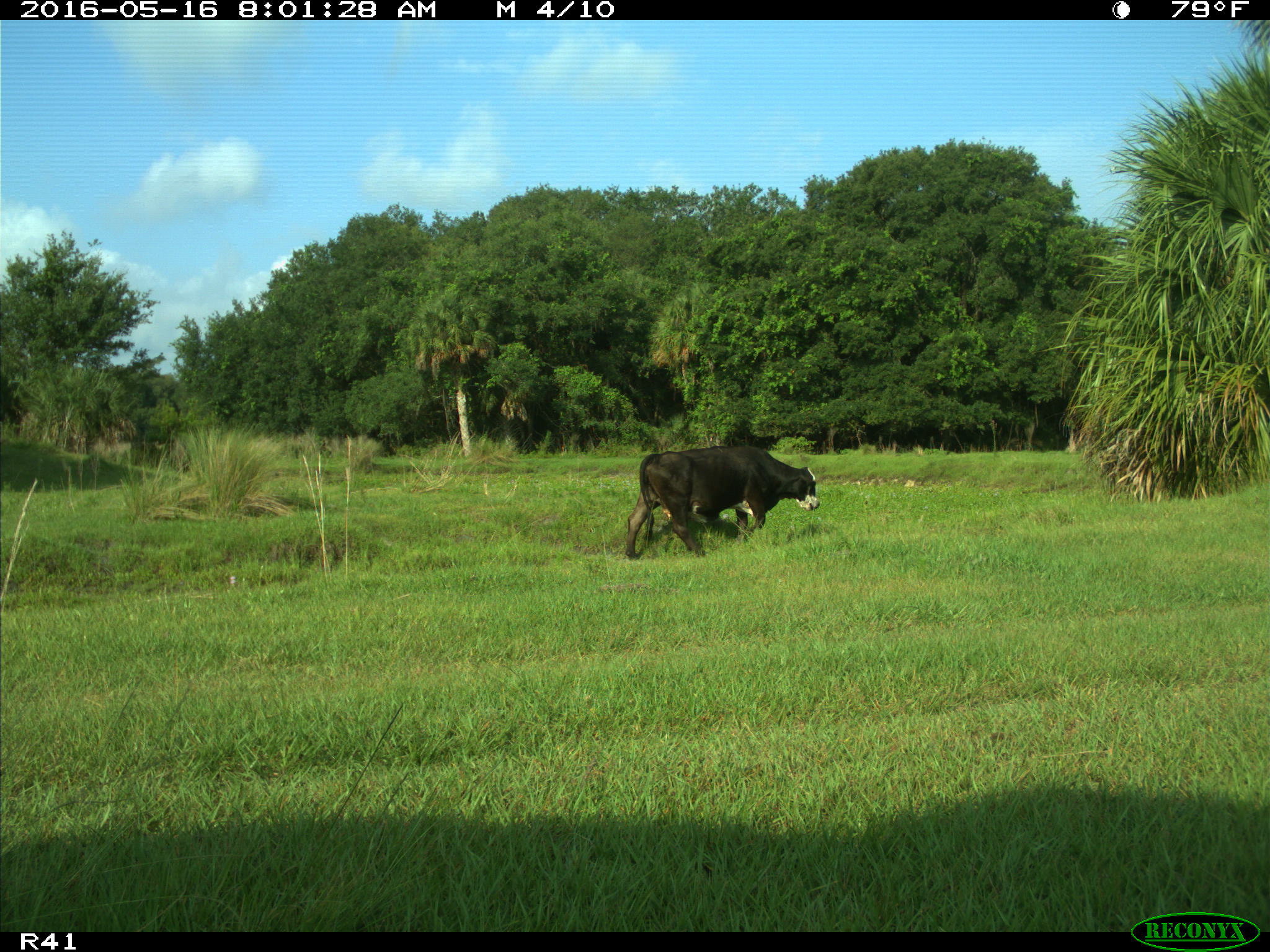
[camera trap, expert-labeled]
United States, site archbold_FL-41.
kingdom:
____________________
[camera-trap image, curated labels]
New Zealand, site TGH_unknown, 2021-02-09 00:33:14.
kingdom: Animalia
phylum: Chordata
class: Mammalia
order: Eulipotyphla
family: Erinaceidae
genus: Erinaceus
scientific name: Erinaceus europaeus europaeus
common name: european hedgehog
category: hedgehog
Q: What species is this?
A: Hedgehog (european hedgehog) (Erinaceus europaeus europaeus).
____________________
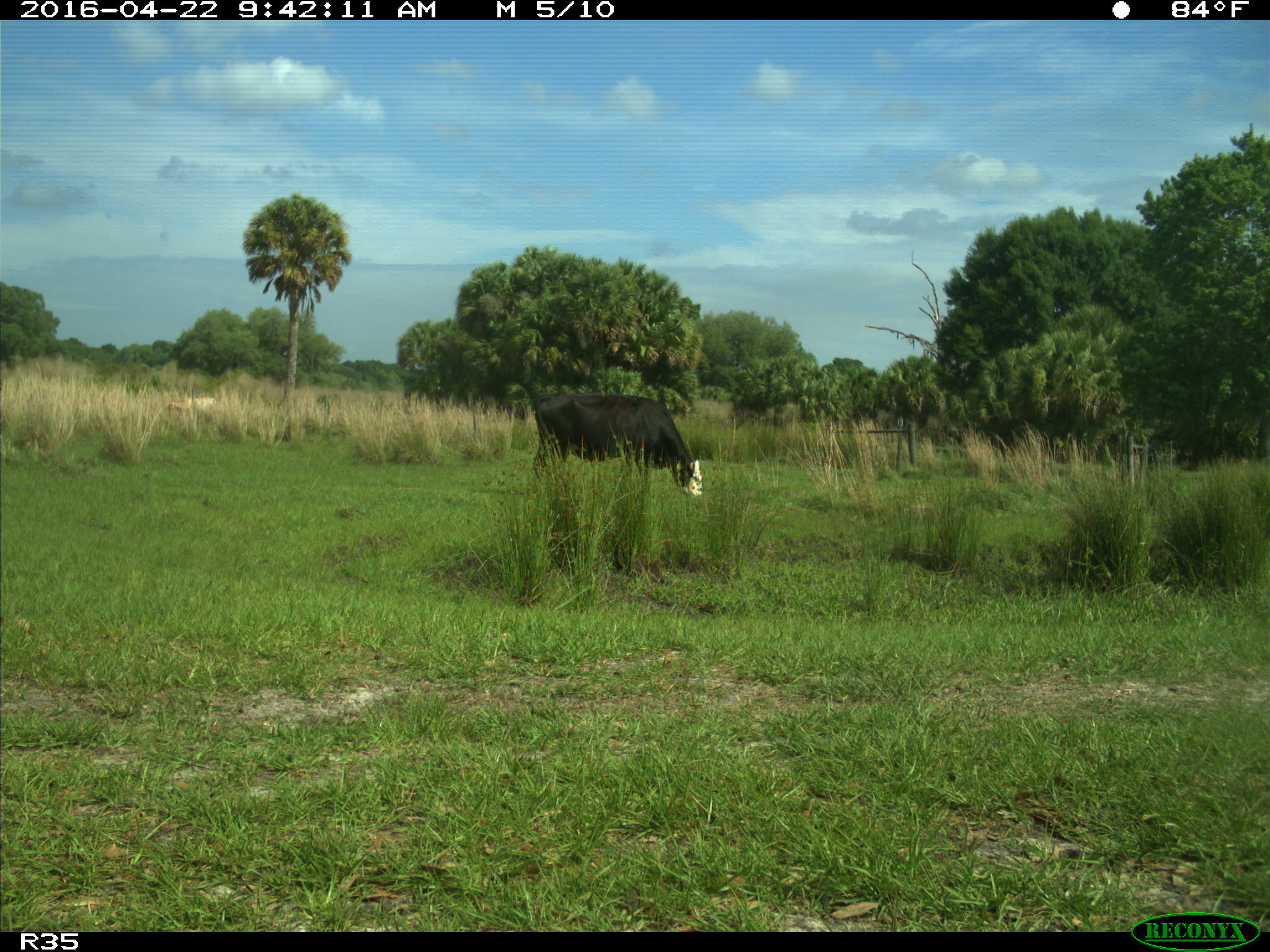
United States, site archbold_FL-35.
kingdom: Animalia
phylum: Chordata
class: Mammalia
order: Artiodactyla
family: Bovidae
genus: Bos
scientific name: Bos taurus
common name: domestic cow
____________________
GOAL OF THE EXERCISE ▸
Within the material above, output exactly the lines from the one with "[camera-trap image, curated labels]" through the one with "A: Hedgehog (european", end lines included, and nothing besides.

WRITTEN ANSWER ▸
[camera-trap image, curated labels]
New Zealand, site TGH_unknown, 2021-02-09 00:33:14.
kingdom: Animalia
phylum: Chordata
class: Mammalia
order: Eulipotyphla
family: Erinaceidae
genus: Erinaceus
scientific name: Erinaceus europaeus europaeus
common name: european hedgehog
category: hedgehog
Q: What species is this?
A: Hedgehog (european hedgehog) (Erinaceus europaeus europaeus).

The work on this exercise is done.